Allein unter Flüchtlingen
Dem Suhrkamp Verlag muss es wirklich sehr sehr schlecht gehen, denn „Allein unter Flüchtlingen“ ist das Buchgewordene Clickbait. Die Focus-„Nachricht“ im Taschenbuchformat. Tuvia Tenenbom, der Ken Jebsen des Suhrkamp Verlags, hat laut Verlagseigenwerbung eine „provokante, streitbare Großreportage über die neue deutsche Wirklichkeit“ ((Alle Angaben des Verlags sind der Buchpräsentationsseite entnommen: http://www.suhrkamp.de/buecher/allein_unter_fluechtlingen-tuvia_tenenbom_46758.html )) geschrieben. Provokant und streitbar sollte das Buch werden. Das war ganz offensichtlich die Vorgabe. Hauptsache verkaufsfördernd. Egal wie.

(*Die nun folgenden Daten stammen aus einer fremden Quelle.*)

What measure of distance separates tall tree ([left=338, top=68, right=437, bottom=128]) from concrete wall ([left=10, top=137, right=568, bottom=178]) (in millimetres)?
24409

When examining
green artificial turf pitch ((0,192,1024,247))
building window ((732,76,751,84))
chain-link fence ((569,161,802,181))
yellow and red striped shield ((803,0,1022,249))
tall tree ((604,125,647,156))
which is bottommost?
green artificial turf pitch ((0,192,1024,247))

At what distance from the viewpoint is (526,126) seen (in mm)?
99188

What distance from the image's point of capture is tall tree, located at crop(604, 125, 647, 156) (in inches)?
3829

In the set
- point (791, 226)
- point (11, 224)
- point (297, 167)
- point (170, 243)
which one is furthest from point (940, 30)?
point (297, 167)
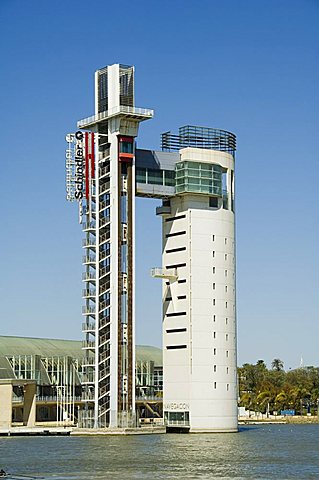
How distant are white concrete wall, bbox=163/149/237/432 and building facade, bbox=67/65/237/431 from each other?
0.10 meters

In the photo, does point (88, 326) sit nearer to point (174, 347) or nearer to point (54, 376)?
point (174, 347)

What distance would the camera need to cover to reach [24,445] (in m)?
101

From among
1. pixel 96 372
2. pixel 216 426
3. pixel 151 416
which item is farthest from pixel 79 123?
pixel 151 416

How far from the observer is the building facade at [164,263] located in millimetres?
111562

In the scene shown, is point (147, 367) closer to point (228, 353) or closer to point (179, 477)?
point (228, 353)

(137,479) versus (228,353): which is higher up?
(228,353)

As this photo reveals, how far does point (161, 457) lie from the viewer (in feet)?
263

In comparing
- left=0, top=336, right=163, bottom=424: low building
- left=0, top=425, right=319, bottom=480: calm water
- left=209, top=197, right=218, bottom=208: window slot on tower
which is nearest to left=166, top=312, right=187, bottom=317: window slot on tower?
left=209, top=197, right=218, bottom=208: window slot on tower

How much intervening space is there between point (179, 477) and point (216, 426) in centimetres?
5263

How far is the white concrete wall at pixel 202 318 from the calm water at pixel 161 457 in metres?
4.62

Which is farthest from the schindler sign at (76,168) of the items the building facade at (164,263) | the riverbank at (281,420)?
the riverbank at (281,420)

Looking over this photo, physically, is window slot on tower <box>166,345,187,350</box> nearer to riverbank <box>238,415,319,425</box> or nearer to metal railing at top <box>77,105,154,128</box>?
metal railing at top <box>77,105,154,128</box>

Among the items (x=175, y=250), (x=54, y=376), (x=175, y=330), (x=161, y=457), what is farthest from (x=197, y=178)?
(x=54, y=376)

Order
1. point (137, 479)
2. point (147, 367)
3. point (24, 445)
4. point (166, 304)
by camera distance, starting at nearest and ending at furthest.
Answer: point (137, 479)
point (24, 445)
point (166, 304)
point (147, 367)
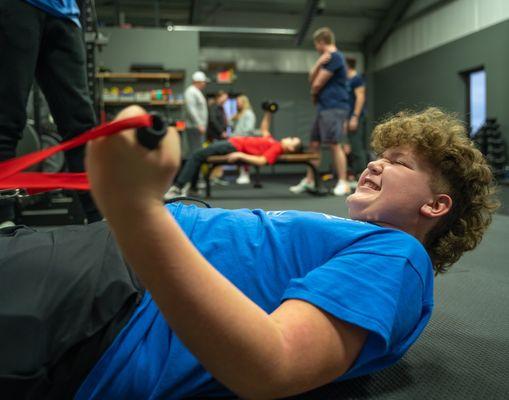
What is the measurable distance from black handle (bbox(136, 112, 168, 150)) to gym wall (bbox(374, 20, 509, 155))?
16.3 feet

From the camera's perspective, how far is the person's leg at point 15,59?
133 centimetres

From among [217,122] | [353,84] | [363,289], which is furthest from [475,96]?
Result: [363,289]

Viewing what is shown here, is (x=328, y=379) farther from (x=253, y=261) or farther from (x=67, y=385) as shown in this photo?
(x=67, y=385)

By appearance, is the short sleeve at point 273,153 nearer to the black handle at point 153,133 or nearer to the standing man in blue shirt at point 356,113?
the standing man in blue shirt at point 356,113

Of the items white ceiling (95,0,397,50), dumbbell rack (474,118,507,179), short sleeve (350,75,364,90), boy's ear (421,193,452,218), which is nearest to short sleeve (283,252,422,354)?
boy's ear (421,193,452,218)

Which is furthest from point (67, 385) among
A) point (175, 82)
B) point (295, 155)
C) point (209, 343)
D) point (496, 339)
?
point (175, 82)

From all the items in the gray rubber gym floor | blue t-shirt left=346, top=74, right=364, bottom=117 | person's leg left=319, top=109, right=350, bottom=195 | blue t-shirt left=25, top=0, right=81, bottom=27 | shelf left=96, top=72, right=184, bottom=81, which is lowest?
the gray rubber gym floor

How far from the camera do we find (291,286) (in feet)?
1.90

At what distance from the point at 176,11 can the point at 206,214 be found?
846 centimetres

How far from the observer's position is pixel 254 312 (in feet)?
1.56

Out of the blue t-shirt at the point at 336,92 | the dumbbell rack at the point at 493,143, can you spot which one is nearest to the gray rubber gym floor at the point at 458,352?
the blue t-shirt at the point at 336,92

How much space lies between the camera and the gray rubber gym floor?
779 mm

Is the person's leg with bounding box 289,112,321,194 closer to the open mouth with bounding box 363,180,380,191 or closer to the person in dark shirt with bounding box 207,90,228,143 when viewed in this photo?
the person in dark shirt with bounding box 207,90,228,143

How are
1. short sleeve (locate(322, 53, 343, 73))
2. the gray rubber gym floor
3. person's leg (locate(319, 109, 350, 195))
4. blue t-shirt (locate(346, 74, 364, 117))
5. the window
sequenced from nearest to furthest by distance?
the gray rubber gym floor, short sleeve (locate(322, 53, 343, 73)), person's leg (locate(319, 109, 350, 195)), blue t-shirt (locate(346, 74, 364, 117)), the window
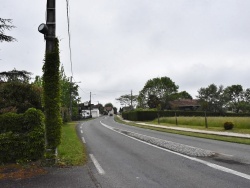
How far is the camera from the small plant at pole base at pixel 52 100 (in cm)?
947

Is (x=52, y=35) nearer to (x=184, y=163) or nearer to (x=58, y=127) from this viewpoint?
(x=58, y=127)

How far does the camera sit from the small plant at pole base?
31.1 feet

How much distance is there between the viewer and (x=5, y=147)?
905 centimetres

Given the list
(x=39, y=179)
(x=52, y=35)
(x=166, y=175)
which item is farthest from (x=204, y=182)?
(x=52, y=35)

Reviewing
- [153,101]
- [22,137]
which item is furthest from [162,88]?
[22,137]

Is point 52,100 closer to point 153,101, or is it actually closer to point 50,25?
point 50,25

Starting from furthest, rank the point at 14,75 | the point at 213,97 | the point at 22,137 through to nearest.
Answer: the point at 213,97
the point at 14,75
the point at 22,137

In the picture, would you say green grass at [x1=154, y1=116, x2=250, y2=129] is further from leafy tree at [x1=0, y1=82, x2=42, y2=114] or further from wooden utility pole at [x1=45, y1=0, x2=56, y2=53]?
wooden utility pole at [x1=45, y1=0, x2=56, y2=53]

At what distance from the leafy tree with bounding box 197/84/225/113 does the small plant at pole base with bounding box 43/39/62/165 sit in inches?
2806

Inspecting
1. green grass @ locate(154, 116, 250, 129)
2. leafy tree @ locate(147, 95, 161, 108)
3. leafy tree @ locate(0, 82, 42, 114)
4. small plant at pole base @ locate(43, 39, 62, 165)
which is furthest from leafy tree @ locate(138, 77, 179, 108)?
small plant at pole base @ locate(43, 39, 62, 165)

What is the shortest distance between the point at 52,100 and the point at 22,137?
1.63 meters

Deshalb schwärmt der Verlag weiter, sei das Buch „ebenso aufrüttelnd wie erschütternd“. Erschütternd ist lediglich was in Suhrkamp gefahren ist, diesen Unsinn abzudrucken. Im gewissen Sinne ist es dann auch wieder aufrüttelnd, aber nicht so wie es sich Autor und Verlag gedacht haben.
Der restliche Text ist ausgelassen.